(15f) Closed-Loop Reaction Optimization in Microscale Oscillating Droplets: An MINLP Algorithm Applied to Suzuki-Miyaura Coupling Catalyst Selection

Coley, C. W., Massachusetts Institute of Technology
Baumgartner, L. M., Massachusetts Institutes of Technology
Gao, K. W., University of California, Berkeley
Reizman, B., Eli Lilly and Company
Jensen, K. F., Massachusetts Institute of Technology
Among the many challenges of the notoriously-expensive drug development process is scaling up small molecule synthesis. Promising drug candidates must be produced in significantly larger quantities for preclinical toxicological and pharmacokinetic studies (10s of grams) compared to primary assays during discovery and lead optimization (sub-100 mg). While purity and speed is the primary concern during discovery, synthesis at the multigram scale warrants additional consideration of yield and cost.

The optimization of reaction conditions can help achieve this goal, but the inherent combinatorial nature of selecting reaction conditions (e.g., catalyst identity, concentration, reaction time, temperature) means that performing an exhaustive screen is counter to the goal of efficiency, both in terms of material usage and time. More focused experimentation is possible through the use of optimization algorithms that propose experiments based on accumulated data, so that only useful experiments need be performed.

Building on previous work in the group [1], here we report a mixed-integer nonlinear program (MINLP) algorithm for the simultaneous optimization of both discrete and continuous variables. The algorithm consists of two phases (1) an initial D-optimal design, which proposes a diverse range of experiments to regress a quadratic response surface model, and (2) an iterative branch-and-bound approach to discrete variable selection, where G-optimal experiments are proposed to minimize the variance at predicted optima. The algorithm is designed to optimize catalyst turnover number (TON) subject to a minimum yield constraint.

We first validate its performance using a suite of five simulated test cases representing variations on a catalytic bimolecular reaction.
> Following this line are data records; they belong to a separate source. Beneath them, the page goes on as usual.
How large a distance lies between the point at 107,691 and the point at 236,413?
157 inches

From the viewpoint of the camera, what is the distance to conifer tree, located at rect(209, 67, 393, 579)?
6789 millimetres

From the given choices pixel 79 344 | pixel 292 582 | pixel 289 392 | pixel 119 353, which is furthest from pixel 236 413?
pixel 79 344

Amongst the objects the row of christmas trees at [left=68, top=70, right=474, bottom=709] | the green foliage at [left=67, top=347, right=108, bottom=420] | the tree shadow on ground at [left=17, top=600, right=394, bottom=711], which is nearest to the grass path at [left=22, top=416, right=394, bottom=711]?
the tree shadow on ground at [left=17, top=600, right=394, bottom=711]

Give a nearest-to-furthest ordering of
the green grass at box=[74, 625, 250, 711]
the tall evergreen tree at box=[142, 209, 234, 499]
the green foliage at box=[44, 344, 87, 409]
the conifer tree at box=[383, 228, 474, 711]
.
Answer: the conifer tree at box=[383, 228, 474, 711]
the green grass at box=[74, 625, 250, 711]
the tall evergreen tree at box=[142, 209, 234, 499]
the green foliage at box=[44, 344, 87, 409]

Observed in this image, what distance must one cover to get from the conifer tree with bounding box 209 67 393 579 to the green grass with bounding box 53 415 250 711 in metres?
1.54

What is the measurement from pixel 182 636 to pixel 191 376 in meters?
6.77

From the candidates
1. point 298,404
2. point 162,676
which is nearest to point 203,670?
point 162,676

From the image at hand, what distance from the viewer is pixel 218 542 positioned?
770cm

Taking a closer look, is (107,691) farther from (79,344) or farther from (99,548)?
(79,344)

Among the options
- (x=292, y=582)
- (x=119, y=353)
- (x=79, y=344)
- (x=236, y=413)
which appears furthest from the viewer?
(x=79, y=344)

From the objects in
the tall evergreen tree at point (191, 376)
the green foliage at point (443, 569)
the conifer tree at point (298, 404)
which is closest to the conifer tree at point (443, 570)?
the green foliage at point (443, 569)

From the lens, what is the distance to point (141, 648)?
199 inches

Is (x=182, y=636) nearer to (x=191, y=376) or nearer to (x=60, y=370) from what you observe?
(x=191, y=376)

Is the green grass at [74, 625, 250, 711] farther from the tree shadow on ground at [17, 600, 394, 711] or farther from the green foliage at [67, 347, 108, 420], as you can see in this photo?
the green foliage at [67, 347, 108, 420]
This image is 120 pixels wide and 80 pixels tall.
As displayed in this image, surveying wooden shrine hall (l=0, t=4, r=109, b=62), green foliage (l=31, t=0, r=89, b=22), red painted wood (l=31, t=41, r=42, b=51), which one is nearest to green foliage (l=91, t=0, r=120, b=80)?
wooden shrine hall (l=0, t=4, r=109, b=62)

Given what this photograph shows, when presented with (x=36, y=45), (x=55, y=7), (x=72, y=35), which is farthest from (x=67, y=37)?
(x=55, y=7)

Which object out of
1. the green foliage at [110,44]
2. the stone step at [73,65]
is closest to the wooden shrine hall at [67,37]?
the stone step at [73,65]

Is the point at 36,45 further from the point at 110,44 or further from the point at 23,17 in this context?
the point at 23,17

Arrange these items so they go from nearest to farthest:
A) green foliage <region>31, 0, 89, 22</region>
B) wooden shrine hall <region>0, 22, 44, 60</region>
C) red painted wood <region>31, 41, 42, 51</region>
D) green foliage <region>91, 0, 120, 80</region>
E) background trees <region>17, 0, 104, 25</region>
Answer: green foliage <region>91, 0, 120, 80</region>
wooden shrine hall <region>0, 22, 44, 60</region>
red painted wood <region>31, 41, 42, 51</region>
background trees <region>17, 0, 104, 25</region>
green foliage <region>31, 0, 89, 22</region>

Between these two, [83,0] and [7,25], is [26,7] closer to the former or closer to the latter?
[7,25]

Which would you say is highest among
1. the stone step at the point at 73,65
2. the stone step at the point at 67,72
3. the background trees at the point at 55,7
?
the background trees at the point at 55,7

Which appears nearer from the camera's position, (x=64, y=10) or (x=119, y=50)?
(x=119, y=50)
Next, we validate its performance experimentally using the exemplary Suzuki-Miyaura cross-coupling of 3-chloropyridine and 2-fluoropyridine-3-boronic acid pinacol ester. Experimental validation was conducted using an automated chemistry platform that performs reactions sequentially at the 20 microliter scale [2,3]. Yield and TON are calculated via online HPLC/MS and automatic peak integration. This closed-loop optimization proceeds without any human intervention. The new algorithm exhibits significantly faster convergence than the previous version and is found to be robust to measurement error.

[1] B. J. Reizman, K. F. Jensen, Accounts of Chemical Research 2016, 49, 1786-1796.

[2] Y.-J. Hwang*, C. W. Coley*, M. Abolhasani, A. L. Marzinzik, G. Koch, C. Spanka, H. Lehmann and K. F. Jensen, Chemical Communications, 2017, 53, 6649–6652.

[3] C. W. Coley, M. Abolhasani, H. Lin and K. F. Jensen, Angewandte Chemie, 2017, 129, 9979–9982.